Understanding Jailbreaks
Anthropic categorizes jailbreaks based on their severity and impact on the safety margin:
- Minor Jailbreaks: These allow a user to enter the safety margin or access ambiguous behavior, but do not unblock core harmful behaviors.
- Narrow Harmful Jailbreaks: These breach the classifier to unblock a specific, limited harmful behavior.
- Universal Jailbreaks: These unblock an entire class of harmful behaviors. Anthropic states that no universal jailbreaks for Fable 5 have been discovered to date.
Proposed Industry Framework for Jailbreak Severity
Anthropic, in partnership with Amazon, Microsoft, and Google, is developing a consensus framework to objectively score the severity of AI jailbreaks.

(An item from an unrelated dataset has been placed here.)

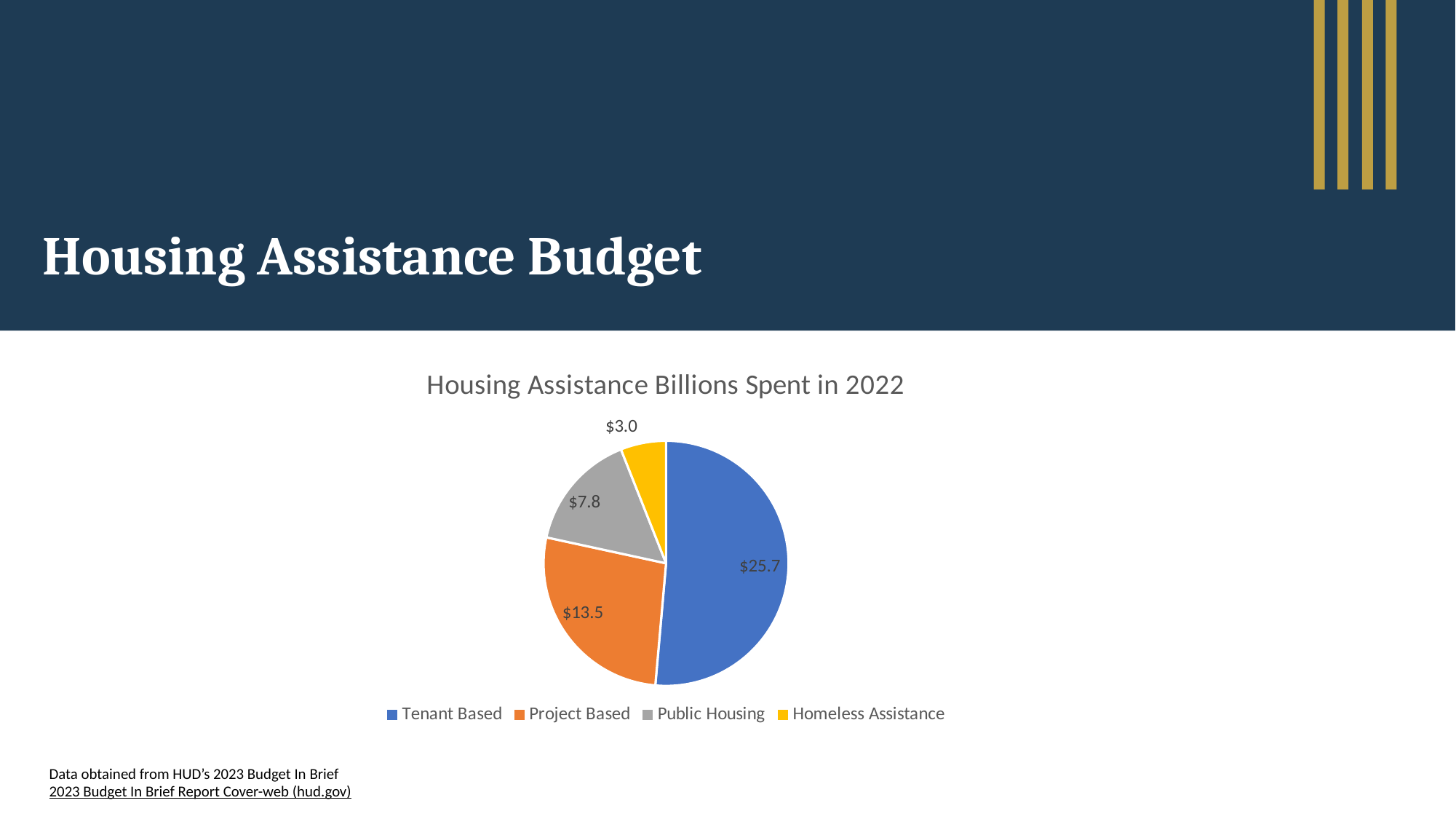
What is the title of the chart? Housing Assistance Billions Spent in 2022 Which category has the smallest slice of the pie? Homeless Assistance How many categories does the legend list? 4 What type of chart is shown on the slide? Pie chart What is the difference between the Tenant Based and Project Based values? $12.2 Which category has the largest slice of the pie? Tenant Based What is the value for Tenant Based? $25.7 What is the value for Project Based? $13.5 What share of the total does the Homeless Assistance slice represent? 6% What is the value for Public Housing? $7.8 Which is larger, Public Housing or Homeless Assistance? Public Housing What is the value for Homeless Assistance? $3.0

This framework aims to provide a consistent standard for developers to triage findings and for governments to determine when to act.
The proposed scoring system evaluates jailbreaks across four criteria:
- Capability Gain: Does the jailbreak provide capabilities significantly beyond existing widely available tools?
- Breadth of Capability Gain: Does the technique work across multiple distinct offensive tasks or only narrow targets?
- Ease of Weaponization: How much human effort (prompting/retries) is required to turn the jailbreak into an attack?
- Discoverability: How easy is it for a specialist or the general public to obtain the technique?
Strengthening US Government Collaboration
Anthropic is scaling up its collaboration with the US government to align with the June 2 Executive Order on Promoting Advanced Artificial Intelligence Innovation and Security. This collaboration includes four primary commitments:
- Pre-release Access: Providing government partners early access to models and safeguards for independent evaluation before broad release.
- Rapid Information Sharing: Notifying government counterparts of significant jailbreaks or misuse patterns and sharing new safeguards for independent testing.
- Joint Research: Dedicating technical staff and compute resources to shared government priorities in AI security.
- Shared Industry Standards: Working toward a voluntary security and evaluation standard for frontier model providers.